Elle tendit la main vers le buffet où se trouvait mon service de table cher, celui que mes parents m’avaient offert, et ouvrit la porte sans aucune gêne.
Et à ce moment-là, il s’est passé comme un déclic en moi. L’apitoiement s’est évaporé, remplacé par un calme glacé, d’une clarté cristalline.
« Remets-le à sa place », dis-je calmement, mais il y avait de l’acier dans ma voix.
« Quoi ?! » Ma belle-mère se retourna brusquement. « Comment oses-tu me parler ainsi, sale ingrate ? J’appelle la police tout de suite. Ils te jetteront dehors de l’appartement de mon fils ! »
Je me levai lentement.
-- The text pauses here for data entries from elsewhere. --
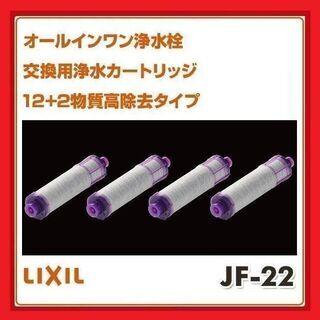 【ネット決済・配送可】新品 最高機種 浄水カートリッジ JF-2...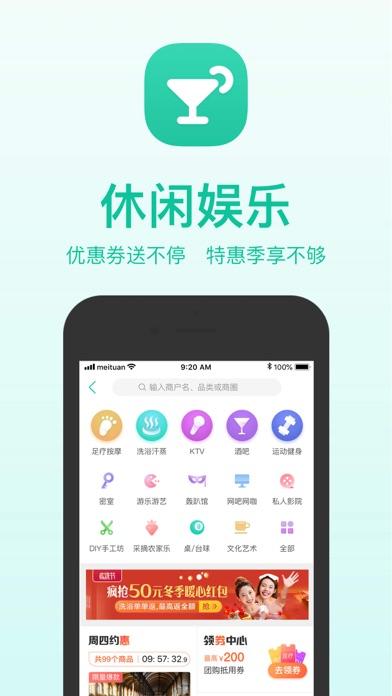 Screenshot for 美团-吃喝玩乐 尽在美团 in China App Store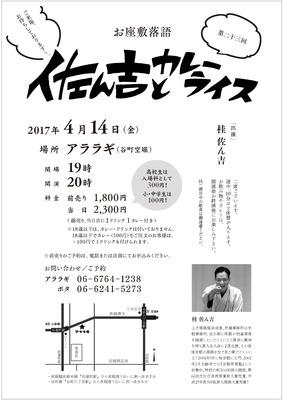 2017_12rakugo0414_ura.jpg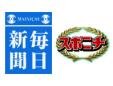 スポーツニッポン(スポニチ)は毎日新聞の延命装置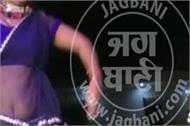 kapurthala by election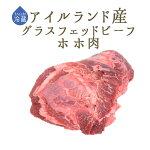 【冷蔵】グラスフェッドビーフホホ肉(脂付き)【1=約600-800g】【】<アイルランド産>【\400/100g当たり再計算】【冷蔵品】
Je me dirigeai vers mon sac, sortis une chemise cartonnée bleue et la jetai sur la table juste sous le nez de Zinaida Pavlovna.
« Appelle-les », dis-je avec un sourire en coin. « Tout de suite. Mais pendant que tu y es, demande donc à ton brillant fils pourquoi il ne t’a pas dit la vérité. »
« Quelle vérité ? » demanda-t-elle, plissant les yeux d’un air soupçonneux, bien qu’elle n’ait pas touché la chemise.
« Ouvre-la. Lis. Tu es une femme instruite, après tout », dis-je en croisant les bras sur ma poitrine.
Ma belle-mère ouvrit la chemise avec dégoût. Ses yeux parcouraient les lignes du document officiel portant le sceau d’État. Je regardai avec satisfaction la couleur quitter son visage rond, le rendant gris cendré. Zinaida Pavlovna se mit à respirer plus vite.
« C’est quoi ce faux papier ? » respira-t-elle. « Quel acte de donation ? »
« Un tout à fait ordinaire », haussai-je les épaules. « Mes parents ont acheté cet appartement après avoir vendu leur trois-pièces dans le nord. Ils l’ont enregistré à mon nom par acte de donation avant que ton fils et moi ne nous marions. Ton Igoryok n’a pas payé un seul kopeck. Par la loi, un bien donné ne se partage pas en cas de divorce. Il m’appartient uniquement à moi. »

 

« Tu mens ! » hurla ma belle-mère, agrippant le bord de la nappe. « Igoryok a dit que vous aviez pris un prêt ensemble ! Il m’envoyait de l’argent chaque mois, me montrait les reçus, disait qu’il payait l’appartement ! »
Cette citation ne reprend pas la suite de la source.